Iga Świątek jest praktycznie nie do zatrzymania. Już od 98. tygodni przewodzi w rankingu WTA, czym wyrównała wynik dziewiątej na liście wszech czasów Lindsay Davenport. Nie ulega wątpliwości, że jest jedną z najlepszych polskich tenisistek w historii i główną nadzieją na medale olimpijskie w Paryżu. Mimo wszystko nasz kraj nie może narzekać na brak utalentowanych tenisistów. W ich gronie znajduje się m.in. Weronika Falkowska. Jeszcze kilka miesięcy temu mówiło się, że może iść w ślady rodaczki i przebojem wkroczyć do TOP 100. Najwyżej notowana była w styczniu 2023 roku, kiedy to zajmowała 230. miejsce. Tyle tylko, że ostatnio przeżywała spory kryzys.
Po raz ostatni Falkowska wygrała w rywalizacji singlowej w październiku 2023 roku, a więc pół roku temu. Wówczas pokonała Alexandrę Ignatik w I rundzie ITF w Santa Margerita di Pula. Na kolejnym etapie zmagań uległa Vivian Wolff. I właśnie to potknięcie zapoczątkowało serię porażek. Przegrywała kolejno z Carole Monnet, Zhibek Kulambayevą, Sofią Costoulas, Cadence Brace, Arianną Zucchini i Alice Tubello.

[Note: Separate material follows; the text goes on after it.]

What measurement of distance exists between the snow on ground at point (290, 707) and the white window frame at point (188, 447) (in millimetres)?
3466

Fatalną passę przełamała dopiero w drugim turnieju ITF w Burundi. Na jej drodze stanęła Maddalena Giordano. Mimo serii porażek w singlu to Polka była faworytką. Wskazywała na to, chociażby pozycja w rankingu WTA. Nasza rodaczka zajmuje 441., a rywalka 1343. miejsce. Mecz był dość zacięty, ale ostatecznie to Falkowskiej udało się wygrać 7:5, 6:4. Dzięki temu awansowała do II rundy, a tam jej rywalką będzie Kamilla Bartone. Mecz zaplanowano na czwartek 11 kwietnia.

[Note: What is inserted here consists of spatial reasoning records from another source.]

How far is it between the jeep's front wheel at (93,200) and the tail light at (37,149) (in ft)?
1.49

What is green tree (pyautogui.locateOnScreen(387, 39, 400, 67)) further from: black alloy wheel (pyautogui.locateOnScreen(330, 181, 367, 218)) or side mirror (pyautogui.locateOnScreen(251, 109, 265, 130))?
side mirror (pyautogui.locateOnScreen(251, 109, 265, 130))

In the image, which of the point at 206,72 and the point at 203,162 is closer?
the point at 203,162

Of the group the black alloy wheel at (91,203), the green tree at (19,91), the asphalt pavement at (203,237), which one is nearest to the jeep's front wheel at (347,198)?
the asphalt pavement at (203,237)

Polka nie rywalizuje tylko w singlu w Burundi, ale i w deblu. Wygrała już pierwszy mecz w parze ze Stephanie Judith Visscher i awansowała do ćwierćfinału. Kolejne starcie rozegra także w czwartek, tuż po spotkaniu singlowym.

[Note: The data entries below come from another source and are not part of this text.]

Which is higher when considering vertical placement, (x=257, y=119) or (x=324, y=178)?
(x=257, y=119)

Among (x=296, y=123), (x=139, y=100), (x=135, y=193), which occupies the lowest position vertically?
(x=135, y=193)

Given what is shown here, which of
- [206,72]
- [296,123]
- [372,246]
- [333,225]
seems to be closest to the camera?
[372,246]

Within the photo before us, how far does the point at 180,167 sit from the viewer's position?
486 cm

To właśnie w deblu Falkowska radzi sobie zdecydowanie lepiej i dość regularnie wygrywa, nawet turnieje. W tym roku triumfowała już w Sonarino i właśnie w Burundi we wcześniejszej imprezie.
Falkowska nie jest jedyną Polką, która w najbliższych dniach pojawi się na kortach. Do gry wróci też Świątek, która wystąpi w Billie Jean King Cup. W składzie na ten turniej znalazły się również Magdalena Fręch, Katarzyna Kawa i Maja Chwalińska. Z powodów rodzinnych wycofała się Magda Linette. Rywalkami Biało-Czerwonych będą Szwajcarki. Pierwszy pojedynek już w piątek 12 kwietnia.